- O que fazer
Prossiga a reportagem sobre a comandante Jaqueline Ortolan, retomando-a logo após a última frase apresentada.

- Texto para análise

-------------------------

Embarcamos no voo TAM JJ 3496 para contar a história de uma das primeiras mulheres a ocupar o assento esquerdo do cockpit de um jato comercial, a aviadora Jaqueline Ortolan


O sol ainda não havia dado as caras quando nos encontramos na sala de embarque do portão 1B do Aeroporto de Guarulhos, em São Paulo. Seguimos de van até a aeronave. A comandante Jaqueline Ortolan - que alterou sua escala para poder nos receber no JJ3496 (GRU-FOR) - lança no computador de bordo informações geradas pelo Despachante Operacional de Voo (DOV), naquele processo de, entre outras coisas, equacionar segurança e performance. Este A-320 tem 175 lugares (90 passageiros se apresentaram para o embarque).

O céu tende a ser de um azul impecável durante quase toda a rota. O corpo forte do gaúcho louro Estevão Matzenbacher sobra no assento de copiloto. Decolamos pontualmente às 6h05, momento em que o desembarque internacional do saturado terminal paulista começa a entupir-se de pessoas tresnoitadas e atônitas diante de filas enoveladas, espaços restritos e esteiras ineficientes. "E a Copa?", perguntam-se.

Estevão e Lucas Telles (copiloto em treinamento) estão na TAM há algum tempo, mas nunca haviam voado juntos. A prerrogativa de pilotos quase nunca repetirem jornadas com os mesmos colegas de cabine não é o cúmulo da falta de coincidência, não. É premeditado. "Voar com equipes diferentes é recomendável", diz Jaqueline. "Tudo tem que funcionar bem, não importa quem esteja conosco ou qual relacionamento você tem com a pessoa."

Estevão e Lucas tampouco haviam sido comandados por uma mulher. Não parecem constrangidos ou empolgados. "Normal, ora", dizem. Hoje é quarta. Jaqueline esteve de folga ontem e anteontem. Voou até Maceió na sexta passada e trabalhou sábado e domingo no CCOA (Centro de Controle de Operações Aéreas), onde ela e outros pilotos-coordenadores se revezam no suporte aos tripulantes da TAM em atividade pelos céus do mundo.

Os nomes dos copilotos escalados para trabalhar com ela ao longo de outubro não a remetem aos respectivos rostos. "Deixa eu ver. Não. Nunca voei com eles." As comissárias Giovana Coradini, Taciane Klein, Marlete Oliveira e Inez Brito também nunca se viram. "Ah, já estive com a comandante, sim. Foi uns dois anos atrás, acho", Giovana se corrige, respeitosa.

Jaqueline se prepara para o próximo desafio profissional: comandar um wide-body

Virginiana sem vertigens
Nivelamos. Após o término do serviço de bordo, Jaqueline vem até a primeira fila. Nossa conversa é fragmentária. A propósito, penso, a cronologia do voo não tem como ser a mesma desta narração, que, para existir, contou também com um bate-papo posterior e rápido no Hangar 7 de Congonhas, sob o ruído dispensável de turbinas, e respostas por e-mail. Aos 43 anos completados em agosto, Jaqueline é (e se considera) virginiana.

-------------------------

- Trecho dos dados

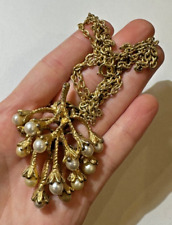 Vintage Exquisite Beeren Obst Perle Gold Ton Anhänger Kette 27.5 " Halskette 4F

-------------------------

- Resposta escrita
"Metódica e organizada, sigo uma rotina nas atividades cotidianas. Mas não aquela rotina de fazer tudo sempre igual e, sim, de fazer as coisas sempre corretas. Se tenho de estudar, estudo tudo até o rodapé. Se vou limpar um armário, tenho que limpar tudo, mexer em tudo, tirar o pó de cada cantinho. Se vou cozinhar, tem que ser refeição completa, com entrada e sobremesa, entende? Nada pela metade me deixa em paz."

Nasceu em Araçatuba (SP). Casou-se há 13 anos com o veterinário Eduardo Arrabal, paulista de Porto Feliz, descendente de espanhóis, com quem teve o casal de gêmeos Frederico e Raissa, que completam 6 anos em novembro. Eduardo possui duas fábricas em Itu (SP), uma de aquários marinhos e uma de portas e janelas de PVC.

O amparo da "babá-anjo" Rosângela, que segurou a onda com os bebês nos primeiros dois anos, facilitou o retorno da comandante ao trabalho depois da licença- maternidade. As crianças hoje passam a maior parte do tempo com a babá Lívia, que elas chamam de Tia Lívia. Jaqueline ainda não era mãe, mas já estava na TAM (ingressou na empresa em 1996) quando se formou em Publicidade e Propaganda na Universidade de Sorocaba (Uniso).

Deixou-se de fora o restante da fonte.